GIVEN DATA below:
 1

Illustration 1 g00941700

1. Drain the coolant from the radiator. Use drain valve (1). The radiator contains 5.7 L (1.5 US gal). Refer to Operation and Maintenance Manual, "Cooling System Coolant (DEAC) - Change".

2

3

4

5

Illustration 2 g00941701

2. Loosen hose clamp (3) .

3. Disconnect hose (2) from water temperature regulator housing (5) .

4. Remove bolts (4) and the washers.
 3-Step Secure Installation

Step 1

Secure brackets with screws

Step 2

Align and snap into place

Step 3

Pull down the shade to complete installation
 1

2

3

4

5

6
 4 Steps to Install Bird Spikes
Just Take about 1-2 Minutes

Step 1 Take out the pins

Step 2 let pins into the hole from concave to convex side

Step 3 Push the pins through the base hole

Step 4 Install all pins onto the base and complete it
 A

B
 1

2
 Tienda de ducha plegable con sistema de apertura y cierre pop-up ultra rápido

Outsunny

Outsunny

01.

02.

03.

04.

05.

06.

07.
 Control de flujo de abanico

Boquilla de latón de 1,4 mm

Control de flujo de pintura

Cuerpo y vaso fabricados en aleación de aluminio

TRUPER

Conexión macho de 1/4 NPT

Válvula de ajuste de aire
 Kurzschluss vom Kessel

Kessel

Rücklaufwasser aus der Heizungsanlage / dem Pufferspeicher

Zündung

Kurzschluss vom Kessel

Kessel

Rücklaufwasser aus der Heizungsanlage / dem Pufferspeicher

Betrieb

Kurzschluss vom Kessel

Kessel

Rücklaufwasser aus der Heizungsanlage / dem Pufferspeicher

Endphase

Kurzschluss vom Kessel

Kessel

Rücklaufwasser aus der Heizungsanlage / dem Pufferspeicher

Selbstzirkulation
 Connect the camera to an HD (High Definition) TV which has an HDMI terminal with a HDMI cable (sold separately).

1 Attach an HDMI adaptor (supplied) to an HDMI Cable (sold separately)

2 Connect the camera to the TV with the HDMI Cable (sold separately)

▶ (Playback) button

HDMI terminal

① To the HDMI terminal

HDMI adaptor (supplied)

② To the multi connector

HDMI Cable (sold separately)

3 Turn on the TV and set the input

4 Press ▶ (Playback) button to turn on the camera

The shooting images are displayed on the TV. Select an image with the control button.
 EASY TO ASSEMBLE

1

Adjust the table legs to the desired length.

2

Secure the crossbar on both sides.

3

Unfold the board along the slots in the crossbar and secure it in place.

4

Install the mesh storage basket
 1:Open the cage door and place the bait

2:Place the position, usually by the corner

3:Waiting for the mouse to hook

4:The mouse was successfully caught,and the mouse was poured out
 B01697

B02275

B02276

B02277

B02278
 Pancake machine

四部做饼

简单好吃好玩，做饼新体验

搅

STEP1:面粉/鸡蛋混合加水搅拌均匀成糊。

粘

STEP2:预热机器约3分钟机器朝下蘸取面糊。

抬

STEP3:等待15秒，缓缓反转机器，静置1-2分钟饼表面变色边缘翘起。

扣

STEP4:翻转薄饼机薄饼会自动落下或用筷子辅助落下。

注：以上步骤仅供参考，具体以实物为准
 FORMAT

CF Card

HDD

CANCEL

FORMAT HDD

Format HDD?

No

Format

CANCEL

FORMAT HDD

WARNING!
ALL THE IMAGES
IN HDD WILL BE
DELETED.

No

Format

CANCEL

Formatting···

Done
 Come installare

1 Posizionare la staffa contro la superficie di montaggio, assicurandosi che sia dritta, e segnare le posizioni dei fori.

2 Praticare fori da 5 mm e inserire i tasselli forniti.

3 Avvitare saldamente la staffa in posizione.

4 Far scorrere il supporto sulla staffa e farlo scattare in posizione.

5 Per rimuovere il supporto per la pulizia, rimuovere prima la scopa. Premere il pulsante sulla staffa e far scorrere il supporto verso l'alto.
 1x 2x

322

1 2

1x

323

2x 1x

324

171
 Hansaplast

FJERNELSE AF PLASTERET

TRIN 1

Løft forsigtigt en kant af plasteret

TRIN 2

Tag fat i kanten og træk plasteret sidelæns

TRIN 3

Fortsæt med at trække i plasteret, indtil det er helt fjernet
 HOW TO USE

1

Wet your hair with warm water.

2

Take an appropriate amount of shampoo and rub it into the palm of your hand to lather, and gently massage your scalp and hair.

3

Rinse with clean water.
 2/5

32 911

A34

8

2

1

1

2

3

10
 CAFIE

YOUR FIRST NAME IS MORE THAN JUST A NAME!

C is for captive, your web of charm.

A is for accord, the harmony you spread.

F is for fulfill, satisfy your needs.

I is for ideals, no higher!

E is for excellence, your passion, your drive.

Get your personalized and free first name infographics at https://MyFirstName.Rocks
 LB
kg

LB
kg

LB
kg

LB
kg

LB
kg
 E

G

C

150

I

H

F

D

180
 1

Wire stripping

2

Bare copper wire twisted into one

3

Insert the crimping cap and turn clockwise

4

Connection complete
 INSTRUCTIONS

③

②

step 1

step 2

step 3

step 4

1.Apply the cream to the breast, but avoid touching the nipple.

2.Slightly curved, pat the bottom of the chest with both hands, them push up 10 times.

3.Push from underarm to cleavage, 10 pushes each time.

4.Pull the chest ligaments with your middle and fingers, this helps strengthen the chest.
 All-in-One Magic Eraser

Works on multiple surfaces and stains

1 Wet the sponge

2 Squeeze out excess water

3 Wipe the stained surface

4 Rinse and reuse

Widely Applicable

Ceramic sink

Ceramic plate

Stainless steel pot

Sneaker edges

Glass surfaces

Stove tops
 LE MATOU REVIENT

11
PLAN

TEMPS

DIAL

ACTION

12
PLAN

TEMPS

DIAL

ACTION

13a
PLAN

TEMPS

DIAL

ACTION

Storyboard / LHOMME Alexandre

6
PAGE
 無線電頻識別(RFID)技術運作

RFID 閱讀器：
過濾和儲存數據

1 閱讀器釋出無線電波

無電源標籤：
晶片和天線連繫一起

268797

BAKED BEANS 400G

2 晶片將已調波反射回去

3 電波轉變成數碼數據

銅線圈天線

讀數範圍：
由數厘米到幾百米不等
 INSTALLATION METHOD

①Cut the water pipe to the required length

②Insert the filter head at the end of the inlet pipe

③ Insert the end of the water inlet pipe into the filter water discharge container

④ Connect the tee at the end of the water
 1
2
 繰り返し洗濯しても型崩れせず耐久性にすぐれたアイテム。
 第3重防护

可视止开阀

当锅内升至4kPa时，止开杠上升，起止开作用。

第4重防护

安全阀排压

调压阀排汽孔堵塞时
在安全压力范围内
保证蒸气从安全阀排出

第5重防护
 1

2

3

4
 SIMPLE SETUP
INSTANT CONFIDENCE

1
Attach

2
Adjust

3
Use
End of GIVEN DATA.
## ACTIVITY
Tally how many lines of the data include the word "sold". Write the number and nothing else.

## SOLVED EXERCISE
4